Dementia series part 4 — Diagnostic Approaches to Dementia

Looxid Labs
8 min readMay 31, 2021

--

Looxid Labs has developed the technology that analyzes EEG signals and eye-tracking data to assess cognitive performance. We are currently applying this technology to our in-home cognitive care solution, LUCY, designed to prevent dementia and spot the early signs of dementia in daily life. This dementia series aims to provide information on the basics of dementia and the latest digital technologies applied for early diagnosis, and last but not least, our technology and its use for early diagnosis of dementia through LUCY.

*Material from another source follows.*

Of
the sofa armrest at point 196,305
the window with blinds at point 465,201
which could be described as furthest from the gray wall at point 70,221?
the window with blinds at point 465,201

Written by Shannon H. Jeon
hyungsin.jeon@looxidlabs.com

Following the last article on dementia diagnosis, we would like to introduce the biomarkers of dementia examined for diagnosis. This article presents the importance of biomarkers in dementia research, examples of dementia biomarkers, and the insights these offer to the pathogenesis of dementia.

1. What is a Biomarker?

Our body is made up of numerous cells and neurons, and their activities with other cells and chemicals occur constantly. Their complex interactions also happen during pathological changes in our body. Understanding what is happening in our body is a crucial starting point in diagnosing and treating diseases. The biomarker concept is used to understand the underlying biological condition of disease and is applied for clinical diagnosis and treatment.

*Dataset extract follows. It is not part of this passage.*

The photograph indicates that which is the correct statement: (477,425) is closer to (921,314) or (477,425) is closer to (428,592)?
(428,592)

Biomarkers provide hints that help us understand our biological state. For example, a mutated gene called BCR-ABL and a fusion protein, p210, made from that mutation is often present in chronic myeloid leukemia (CML). Thus, their presence is considered a strong indicator for CML and examined to establish a diagnosis. In myocardial infarction (MI), elevated troponin levels can be used as an indicator for myocardial damage and are measured through blood tests during the diagnostic process.

Biomarkers hold promise both for use in diagnostics and also in the field of treatment. They allow health professionals to objectively identify and evaluate biological responses and their changes throughout the treatment of a disease. Using this information, clinicians and researchers can develop treatment plans and validate their efficacy. Therefore, identifying biomarkers is essential to understand the mechanisms of a disease and to develop effective treatment plans.

2. Biomarkers for Dementia

The most prominent biomarkers for dementia include amyloid-beta pathology, tau pathology, and neurodegeneration. These three are abbreviated as ATN and often as AT(N). These biomarkers are also helpful in researching subjective cognitive decline, mild cognitive impairment, and the preclinical stage of dementia. Since dementia is a condition that encompasses a broad set of neurological diseases and manifestations, its biomarkers are not only limited to ATN. The ongoing research in dementia biomarkers encompasses multiple biomarker candidates and searches for promising ones to improve diagnosis and treatment.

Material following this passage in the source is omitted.